New Kyrgyz government faces immense challenges
Sun, 11 April 2010
By Antoine Lambroschini - Kyrgyzstan’s interim government may have more or less secured control, but faces a huge challenge to pull the corruption-ridden Central Asian country back from the brink of ruin. Angry protests gripped the capital Bishkek on Wednesday, with 76 people killed in clashes that forced President Kurmanbek Bakiyev to flee. The difficulties Kyrgyzstan’s new leaders face are illustrated by the state of official buildings: the government’s headquarters and the presidential offices have been sacked and pillaged, while the prosecutor’s office has been torched.
Getting an effective government up and running will also be complicated by a chronic shortage of cash. According to the country’s new leaders, the ousted president emptied the state coffers before fleeing, leaving it just some 16 million euros ($22 million). “The state coffers are almost empty. All the funds have been transferred. That is why we have frozen the banking system,” said Edil Baisalov, the new chief of staff for interim leader Roza Otunbayeva.
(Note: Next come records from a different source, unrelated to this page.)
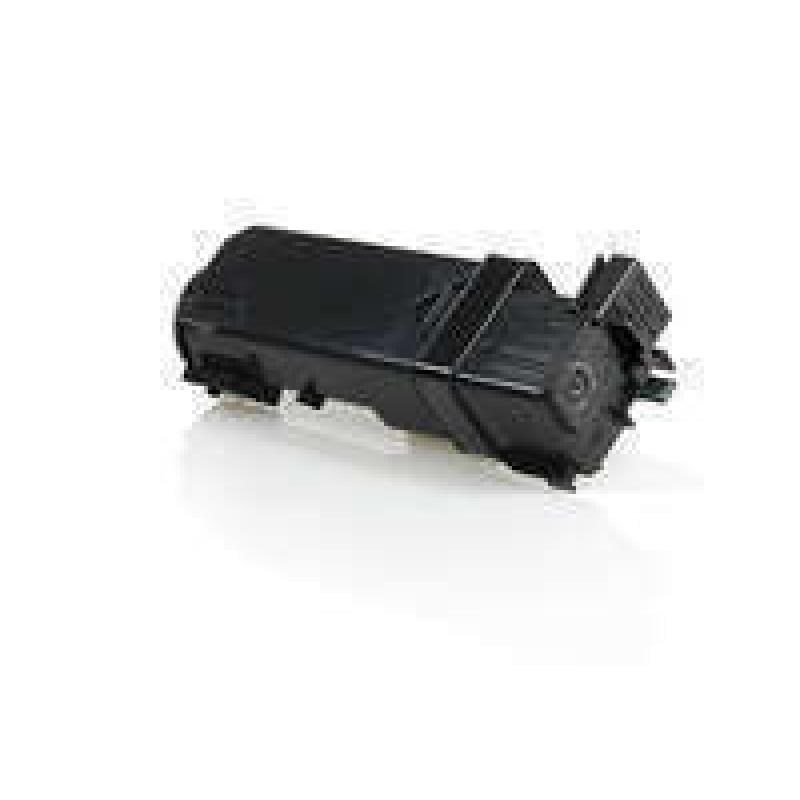 xerox-phaser-6125-negro-cartucho-de-toner-generico-reemplaza-106r01334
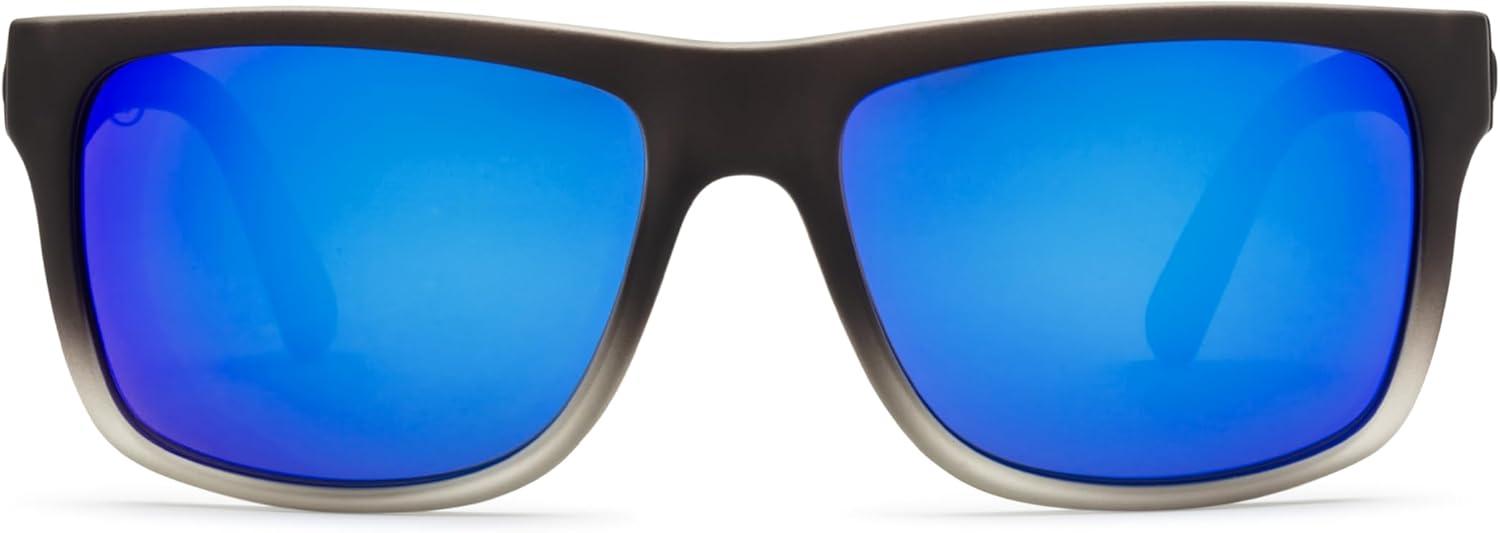 image:imageElectric Visual SwingarmBaltic Blue Chrome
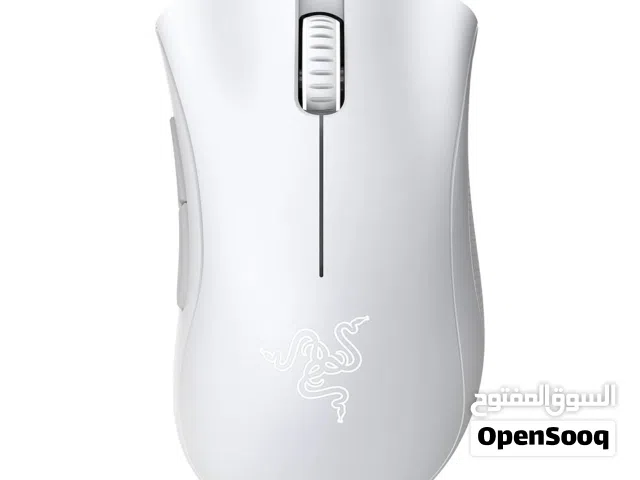 ماوس razer deathrader essential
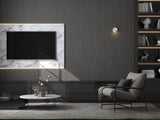 Acoustic Wooden Wall Panel from Ozarké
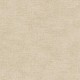 Papel pintado Eijffinger Rivièra Maison Belgian Linen 350594 
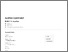 [thumbnail of Hasil Turnitin]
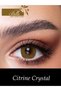 Oneday Disposable Color Contact Lenses Full Color Range 10 pieces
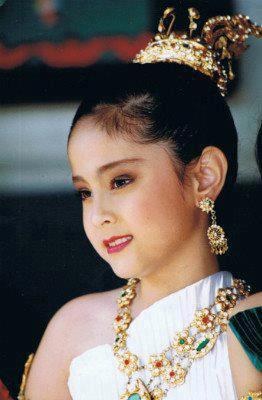 คลิกชมภาพต่อไป คลิกชมภาพต่อไป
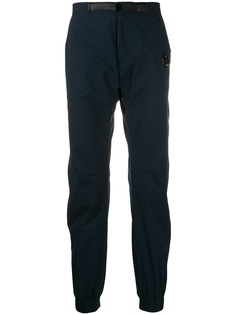CP Company классические спортивные брюки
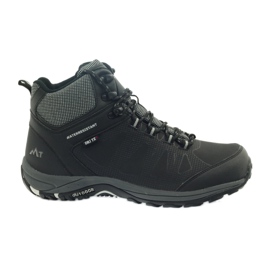 Mttrek Trekking MT TREK 051 preto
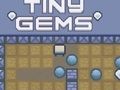 Juego Pequeñas gemas  en línea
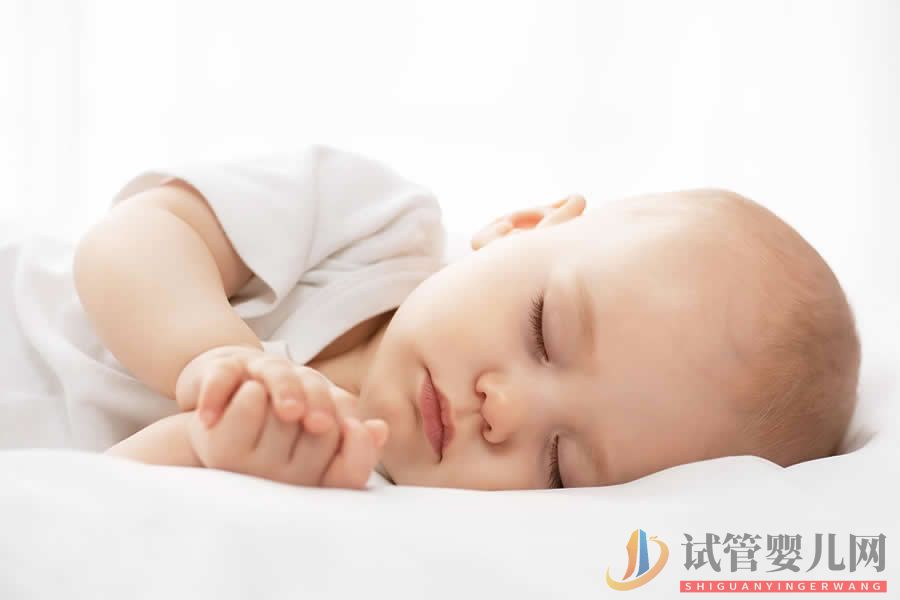 龙虎彩票官网首页
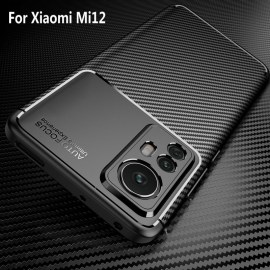 No hay imagen establecida 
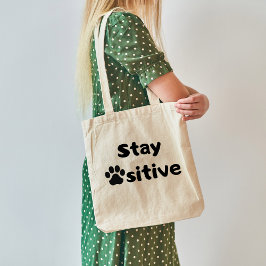 Demeurez une citation pécheresse avec Sac fourre-t
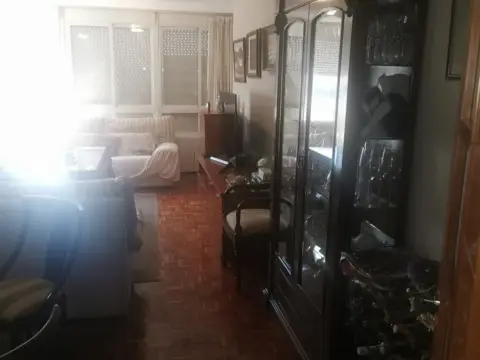 Piso en calle Ronda Pilar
Her deputy in charge of economic affairs, Almazbek Atambayev, travelled to Moscow on Friday to try to receive urgent financial assistance to help the interim government meet the country’s most pressing needs. Added to this list should be assuaging the anger of the country’s disgruntled population, whose desire for fundamental change and to put an end to the nepotism led to the revolt.
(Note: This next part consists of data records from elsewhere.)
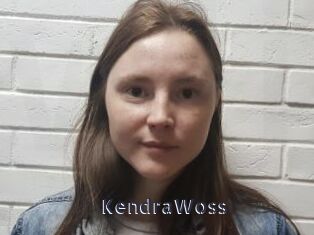 KendraWoss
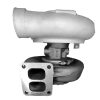 1144004441 MITSUBISHI TURBOCHARGER TD08H-31M, TD08H31M33.0T, TD08H-31M-33.0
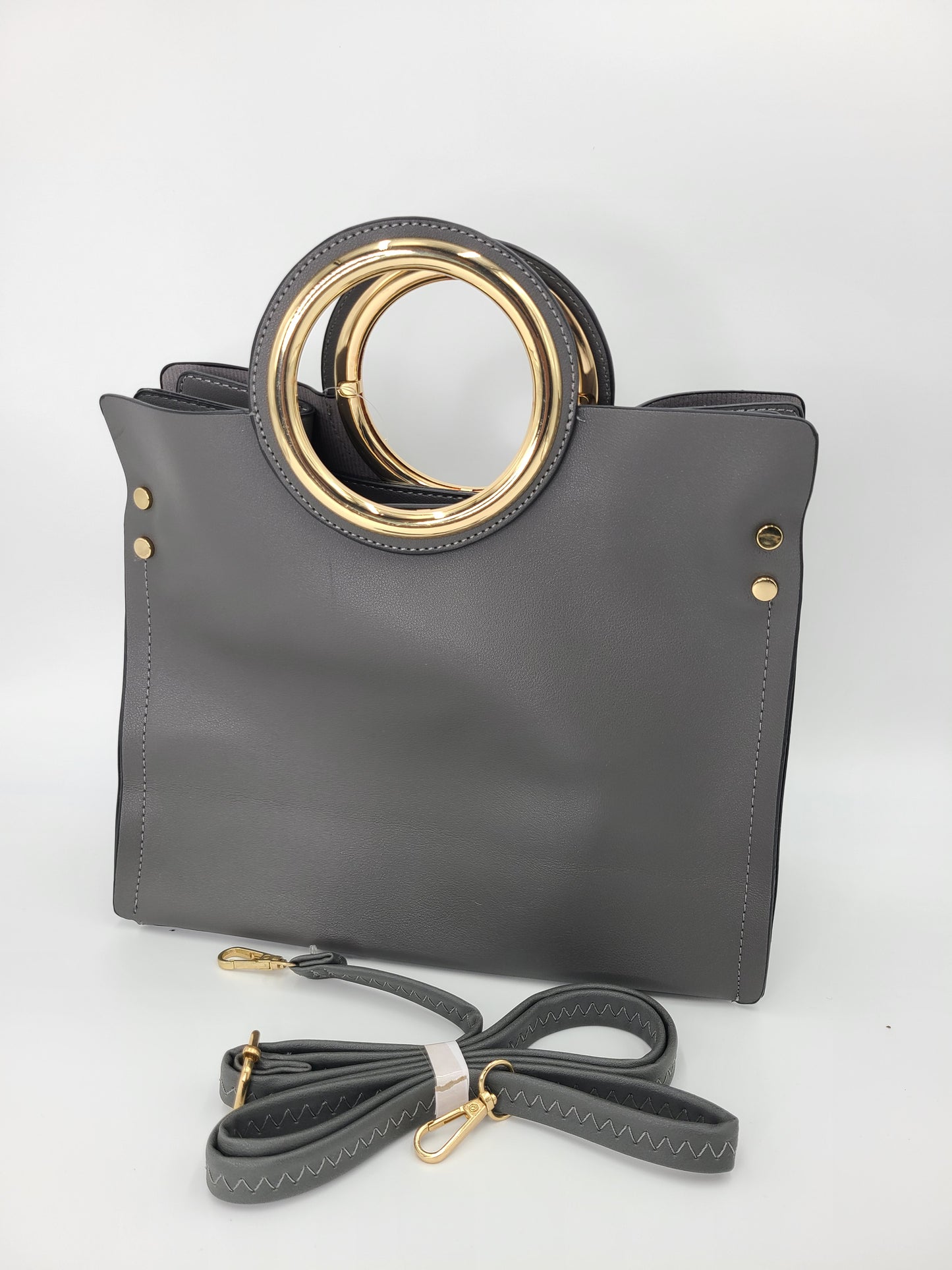 Simply Sleek Handbag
“We should give a chance to the interim government, but every day it should be held accountable to the people, letting people know what it is doing today and what it will do tomorrow,” said Abdymutaly Parpiyev, a school principal who attended a memorial service on Friday for the 76 killed in the clashes held in front of the presidential offices. Otunbayeva announced on Thursday the highly symbolic measure of disbanding the country’s development and innovation agency.
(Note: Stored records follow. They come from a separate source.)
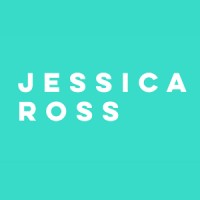 Jessica Ross logo, Jessica Ross contact details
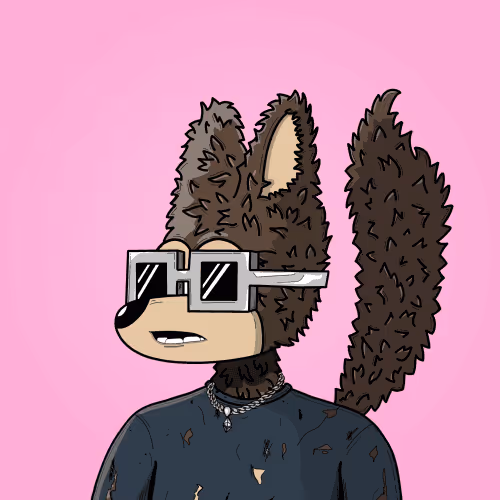 #706
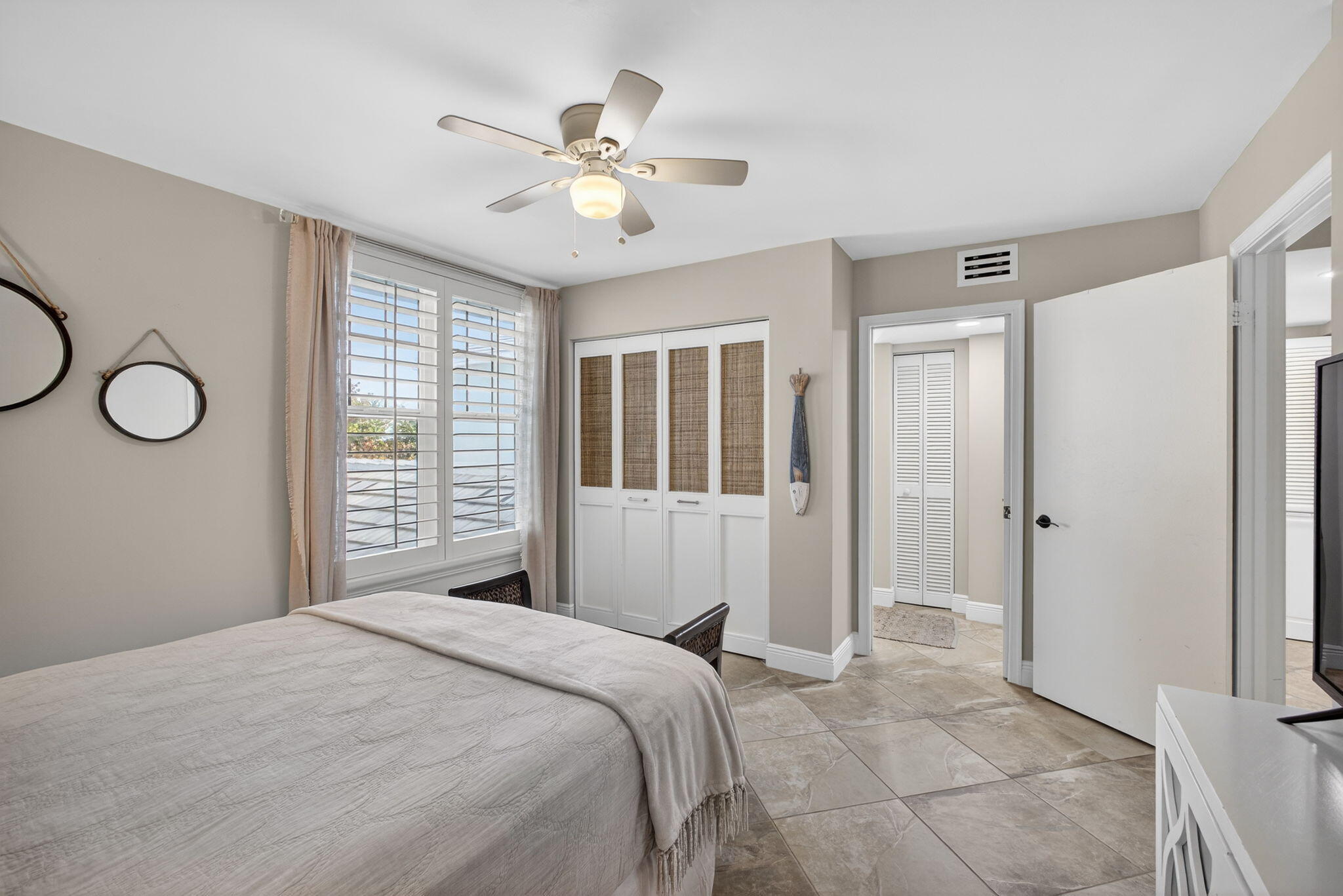 1306 Mainsail Circle Jupiter, FL 33477 - Photo 26 of 61 32-web-or-mls-5D1A8044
Headed by Bakiyev’s son Maxim, the agency was at the heart of Bakiyev’s system of political patronage and siphoning off of government funds, prompting wags to call it the “Maximisation of the economy”. The interim government announced it plans to review every privatisation conducted during Bakiyev’s five years in power. It also said it plans to lower utility prices, another key grievance that fed Wednesday’s events. The interim government appeared to be in control of the streets of Bishkek on Friday, despite gunfire being heard overnight.
In the rest of the country the situation was calm, and even in the south of the country where Bakiyev has his power base, new authorities loyal to the interim government were installed, said Otunbayeva. But her chief of staff estimated that the “situation is very unstable” and fears that Bakiyev will stir up a civil war from the multi-ethnic south of the country, which has traditionally had very hostile relations with the north.
“Kurmanbek Bakiyev is seeking to push the country towards a civil war... he is trying to arm men, with his brother he is leading a propaganda campaign to split the country between the north and south,” said Baisalov. He said he fears Bakiyev’s supporters will even try to assassinate leaders of the interim government, which have offered him the chance to safely leave the country. But in an exclusive interview in his native city of Jalalabad, Bakiyev said: “My main goal is preventing conflict and civil war.”